## BRIEF 1
Retype the portion of the rewilding article that opens with the words containing "But is it politically" and closes with "decades of overgrazing.".
## BRIEF 2
List every person's full name that appears in the rewilding article.

[EXERCISE PASSAGE — start]

A Grand Vision for Rewilding the West With Beavers and Wolves

But is it politically feasible?

By Christopher Ketcham

October 20, 2022


Photo by iStock/Catalin Daniel Ciolca

One of my first views of what rewilding looks like in the American West was in the company of Brandie Hardman, an organic farmer and beaver fanatic in Boulder, Utah. A stream runs through her 170 acres of piñon-juniper woodlands and montane scrub in the high desert, and it was there that Hardman let the underappreciated American rodent Castor canadensis do its work. In the space of a decade, beavers transformed her land from a broken vestige to a thriving ecosystem.

When she bought the property in 2008, the beavers had been mostly killed off—five beavers remained, by her count—and the stream, its banks collapsing, held an inch of tepid water that ceased to flow in summer months. The riparian zone around the stream was cow-blasted, the result of decades of overgrazing.

[EXERCISE PASSAGE — finish]
[SUPPLIED MATERIAL — start]

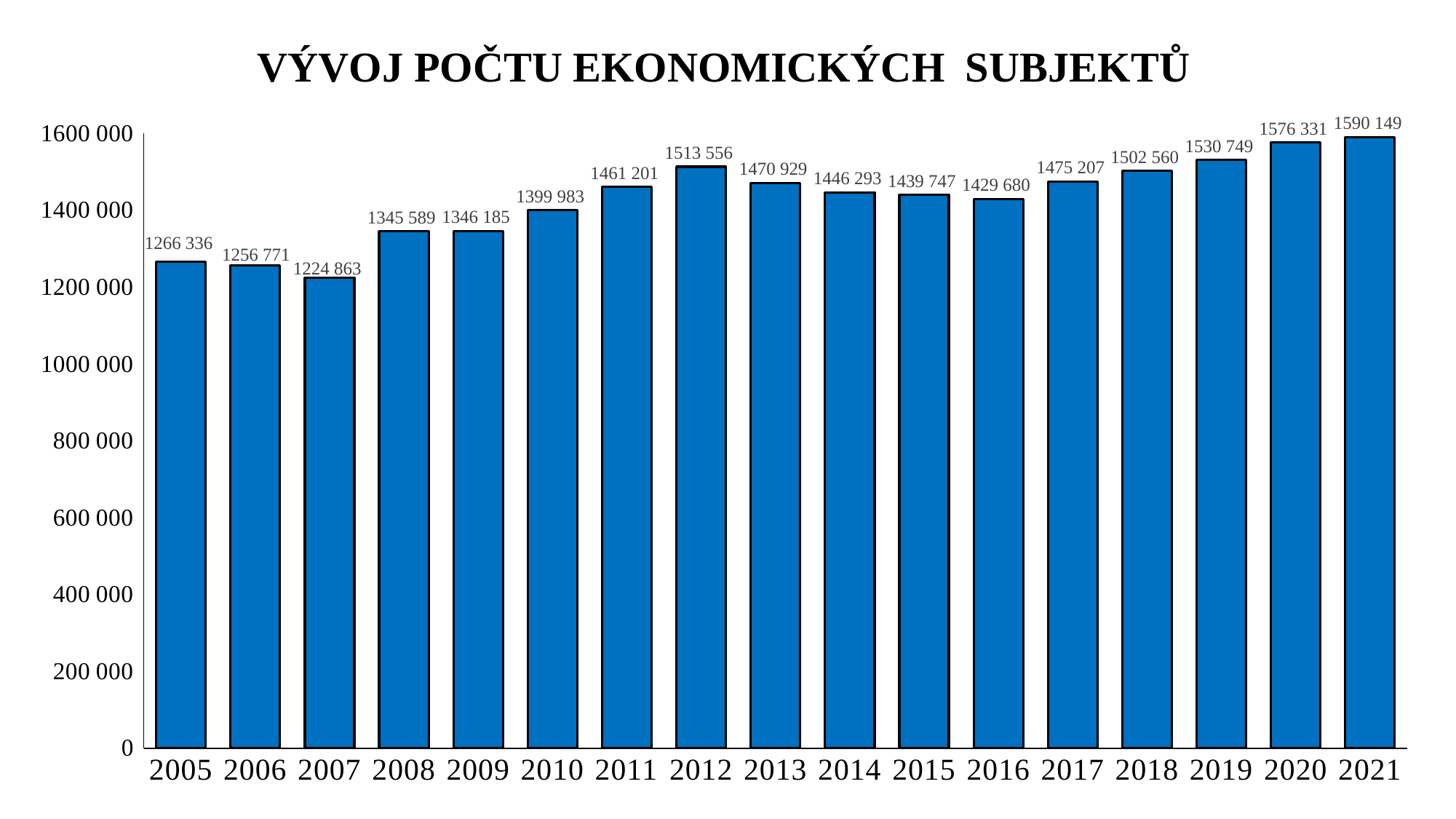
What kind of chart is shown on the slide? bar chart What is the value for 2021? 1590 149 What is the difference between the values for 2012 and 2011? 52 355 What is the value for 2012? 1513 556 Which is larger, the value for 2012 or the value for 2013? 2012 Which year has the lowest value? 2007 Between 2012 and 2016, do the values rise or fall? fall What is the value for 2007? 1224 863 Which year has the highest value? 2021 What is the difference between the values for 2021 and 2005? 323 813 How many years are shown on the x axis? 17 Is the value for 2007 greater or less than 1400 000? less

[SUPPLIED MATERIAL — finish]

## RESPONSE 1
But is it politically feasible?

By Christopher Ketcham

October 20, 2022


Photo by iStock/Catalin Daniel Ciolca

One of my first views of what rewilding looks like in the American West was in the company of Brandie Hardman, an organic farmer and beaver fanatic in Boulder, Utah. A stream runs through her 170 acres of piñon-juniper woodlands and montane scrub in the high desert, and it was there that Hardman let the underappreciated American rodent Castor canadensis do its work. In the space of a decade, beavers transformed her land from a broken vestige to a thriving ecosystem.

When she bought the property in 2008, the beavers had been mostly killed off—five beavers remained, by her count—and the stream, its banks collapsing, held an inch of tepid water that ceased to flow in summer months. The riparian zone around the stream was cow-blasted, the result of decades of overgrazing.

## RESPONSE 2
Christopher Ketcham
Catalin Daniel Ciolca
Brandie Hardman